### EXERCISE
Reproduce, without alteration, only the lines of the data that begin at the line containing "Is [791,760] nearer" and end with the line containing "21108 millimetres", both included.

________________

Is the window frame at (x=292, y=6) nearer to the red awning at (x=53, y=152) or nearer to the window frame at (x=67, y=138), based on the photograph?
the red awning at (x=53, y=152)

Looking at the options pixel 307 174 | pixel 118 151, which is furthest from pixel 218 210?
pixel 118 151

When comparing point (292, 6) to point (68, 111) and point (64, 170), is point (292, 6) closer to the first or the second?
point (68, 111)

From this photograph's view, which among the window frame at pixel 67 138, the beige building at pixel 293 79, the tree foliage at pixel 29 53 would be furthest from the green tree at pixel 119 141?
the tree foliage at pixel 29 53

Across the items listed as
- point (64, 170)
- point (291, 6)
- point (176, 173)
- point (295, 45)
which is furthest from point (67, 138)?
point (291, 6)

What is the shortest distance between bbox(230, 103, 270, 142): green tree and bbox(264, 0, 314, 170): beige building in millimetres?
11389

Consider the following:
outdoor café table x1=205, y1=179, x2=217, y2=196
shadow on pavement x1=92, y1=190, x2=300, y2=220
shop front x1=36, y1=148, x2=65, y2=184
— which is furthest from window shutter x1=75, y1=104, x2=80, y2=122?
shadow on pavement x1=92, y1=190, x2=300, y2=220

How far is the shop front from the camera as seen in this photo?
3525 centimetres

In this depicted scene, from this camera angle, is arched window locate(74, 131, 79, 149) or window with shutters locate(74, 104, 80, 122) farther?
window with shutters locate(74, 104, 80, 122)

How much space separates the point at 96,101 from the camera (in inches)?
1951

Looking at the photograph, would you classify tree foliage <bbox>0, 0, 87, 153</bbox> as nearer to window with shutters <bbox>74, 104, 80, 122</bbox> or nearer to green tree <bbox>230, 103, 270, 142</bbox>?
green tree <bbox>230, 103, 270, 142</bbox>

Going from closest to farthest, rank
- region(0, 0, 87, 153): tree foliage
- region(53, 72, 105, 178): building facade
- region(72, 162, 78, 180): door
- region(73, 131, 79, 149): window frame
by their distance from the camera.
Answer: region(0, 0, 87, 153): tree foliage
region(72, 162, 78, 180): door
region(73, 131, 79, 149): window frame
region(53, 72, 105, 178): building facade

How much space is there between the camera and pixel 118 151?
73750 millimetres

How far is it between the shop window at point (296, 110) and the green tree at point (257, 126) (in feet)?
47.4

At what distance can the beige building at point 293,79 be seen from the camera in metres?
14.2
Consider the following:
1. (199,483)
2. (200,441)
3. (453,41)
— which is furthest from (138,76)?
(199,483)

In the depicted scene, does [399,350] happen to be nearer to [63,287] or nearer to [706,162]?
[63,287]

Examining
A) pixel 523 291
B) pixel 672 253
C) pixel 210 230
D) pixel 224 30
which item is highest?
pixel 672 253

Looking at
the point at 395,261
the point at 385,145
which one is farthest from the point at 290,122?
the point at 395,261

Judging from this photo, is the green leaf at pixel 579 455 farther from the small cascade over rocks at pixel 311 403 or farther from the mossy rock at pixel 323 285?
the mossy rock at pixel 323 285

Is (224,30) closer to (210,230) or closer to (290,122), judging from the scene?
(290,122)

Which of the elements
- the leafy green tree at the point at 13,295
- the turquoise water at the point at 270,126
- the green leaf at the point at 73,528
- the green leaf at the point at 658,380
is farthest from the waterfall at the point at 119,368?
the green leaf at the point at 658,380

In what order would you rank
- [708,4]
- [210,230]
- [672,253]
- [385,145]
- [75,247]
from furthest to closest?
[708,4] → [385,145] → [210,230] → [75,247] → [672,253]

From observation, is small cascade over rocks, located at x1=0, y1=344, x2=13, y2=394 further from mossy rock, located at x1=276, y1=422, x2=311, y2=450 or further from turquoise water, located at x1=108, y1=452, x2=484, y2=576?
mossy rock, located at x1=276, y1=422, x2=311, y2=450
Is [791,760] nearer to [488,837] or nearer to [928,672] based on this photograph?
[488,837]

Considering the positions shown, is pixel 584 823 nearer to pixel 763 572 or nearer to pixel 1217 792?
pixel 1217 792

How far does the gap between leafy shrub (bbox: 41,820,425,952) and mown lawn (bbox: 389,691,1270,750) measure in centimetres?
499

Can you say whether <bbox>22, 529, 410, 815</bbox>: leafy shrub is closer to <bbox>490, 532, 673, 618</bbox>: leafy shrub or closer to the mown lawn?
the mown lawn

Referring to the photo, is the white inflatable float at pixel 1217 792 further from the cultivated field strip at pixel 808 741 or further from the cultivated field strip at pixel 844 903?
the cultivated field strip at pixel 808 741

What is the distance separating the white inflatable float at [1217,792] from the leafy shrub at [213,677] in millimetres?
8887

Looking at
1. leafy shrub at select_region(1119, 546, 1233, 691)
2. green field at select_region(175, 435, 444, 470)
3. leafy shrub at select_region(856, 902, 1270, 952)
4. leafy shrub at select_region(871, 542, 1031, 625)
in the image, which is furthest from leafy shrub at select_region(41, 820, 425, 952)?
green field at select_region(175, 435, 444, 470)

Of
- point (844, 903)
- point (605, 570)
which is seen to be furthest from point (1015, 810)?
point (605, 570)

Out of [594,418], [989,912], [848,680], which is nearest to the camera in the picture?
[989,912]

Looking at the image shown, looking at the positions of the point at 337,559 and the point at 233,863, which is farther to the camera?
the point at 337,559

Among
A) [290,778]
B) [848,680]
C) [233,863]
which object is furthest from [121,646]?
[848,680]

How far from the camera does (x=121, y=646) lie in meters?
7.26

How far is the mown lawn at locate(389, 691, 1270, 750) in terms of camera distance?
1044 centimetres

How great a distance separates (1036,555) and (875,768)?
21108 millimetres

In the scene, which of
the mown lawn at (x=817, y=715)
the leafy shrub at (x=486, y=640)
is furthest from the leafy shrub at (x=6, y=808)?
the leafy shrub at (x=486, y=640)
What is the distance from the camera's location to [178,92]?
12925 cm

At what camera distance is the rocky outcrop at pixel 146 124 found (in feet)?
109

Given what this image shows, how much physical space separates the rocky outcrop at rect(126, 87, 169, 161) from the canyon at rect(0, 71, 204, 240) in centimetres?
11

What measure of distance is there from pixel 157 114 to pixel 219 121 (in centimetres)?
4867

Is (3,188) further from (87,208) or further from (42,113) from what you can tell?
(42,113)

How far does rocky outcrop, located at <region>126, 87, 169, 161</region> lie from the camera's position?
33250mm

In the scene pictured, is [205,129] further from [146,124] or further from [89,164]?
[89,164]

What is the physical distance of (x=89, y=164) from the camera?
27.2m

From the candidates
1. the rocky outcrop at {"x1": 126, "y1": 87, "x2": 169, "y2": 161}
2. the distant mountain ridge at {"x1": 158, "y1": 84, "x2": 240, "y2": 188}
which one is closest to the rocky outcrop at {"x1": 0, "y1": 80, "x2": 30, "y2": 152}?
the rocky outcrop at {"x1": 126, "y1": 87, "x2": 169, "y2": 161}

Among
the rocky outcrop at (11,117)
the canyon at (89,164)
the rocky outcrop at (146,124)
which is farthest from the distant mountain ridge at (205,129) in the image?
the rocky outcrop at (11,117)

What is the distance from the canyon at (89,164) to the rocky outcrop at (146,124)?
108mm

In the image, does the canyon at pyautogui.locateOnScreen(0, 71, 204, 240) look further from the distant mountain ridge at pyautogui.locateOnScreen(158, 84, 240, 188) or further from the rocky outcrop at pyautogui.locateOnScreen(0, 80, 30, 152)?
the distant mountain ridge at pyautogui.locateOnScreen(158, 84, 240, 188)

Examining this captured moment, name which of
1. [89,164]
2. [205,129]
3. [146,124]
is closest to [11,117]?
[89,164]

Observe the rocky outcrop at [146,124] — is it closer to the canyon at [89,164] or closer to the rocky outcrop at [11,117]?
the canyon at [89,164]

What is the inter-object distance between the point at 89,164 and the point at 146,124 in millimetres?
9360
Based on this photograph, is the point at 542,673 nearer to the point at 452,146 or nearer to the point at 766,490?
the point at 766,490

________________

### SOLUTION
Is [791,760] nearer to [488,837] or nearer to [928,672] based on this photograph?
[488,837]

Considering the positions shown, is pixel 584 823 nearer to pixel 763 572 or nearer to pixel 1217 792?
pixel 1217 792

How far does the gap between leafy shrub (bbox: 41,820,425,952) and mown lawn (bbox: 389,691,1270,750) measure in centimetres?
499

Can you say whether <bbox>22, 529, 410, 815</bbox>: leafy shrub is closer to <bbox>490, 532, 673, 618</bbox>: leafy shrub or closer to the mown lawn?
the mown lawn

Referring to the photo, is the white inflatable float at pixel 1217 792 further from the cultivated field strip at pixel 808 741 or further from the cultivated field strip at pixel 844 903?
the cultivated field strip at pixel 808 741

What is the distance separating the white inflatable float at [1217,792] from the leafy shrub at [213,677] in millimetres?
8887

Looking at
1. leafy shrub at select_region(1119, 546, 1233, 691)
2. green field at select_region(175, 435, 444, 470)
3. leafy shrub at select_region(856, 902, 1270, 952)
4. leafy shrub at select_region(871, 542, 1031, 625)
in the image, which is furthest from leafy shrub at select_region(41, 820, 425, 952)?
green field at select_region(175, 435, 444, 470)

Of
- point (844, 903)
- point (605, 570)
which is seen to be furthest from point (1015, 810)?
point (605, 570)

Out of [594,418], [989,912], [848,680], which is nearest to the camera in the picture?
[989,912]

Looking at the image shown, looking at the positions of the point at 337,559 and the point at 233,863, which is farther to the camera?
the point at 337,559

Among
A) [290,778]
B) [848,680]
C) [233,863]
which object is furthest from [121,646]?
[848,680]

How far from the camera does (x=121, y=646) lie in meters?
7.26

How far is the mown lawn at locate(389, 691, 1270, 750) in terms of camera distance?
1044 centimetres

How great a distance separates (1036,555) and (875,768)?
21108 millimetres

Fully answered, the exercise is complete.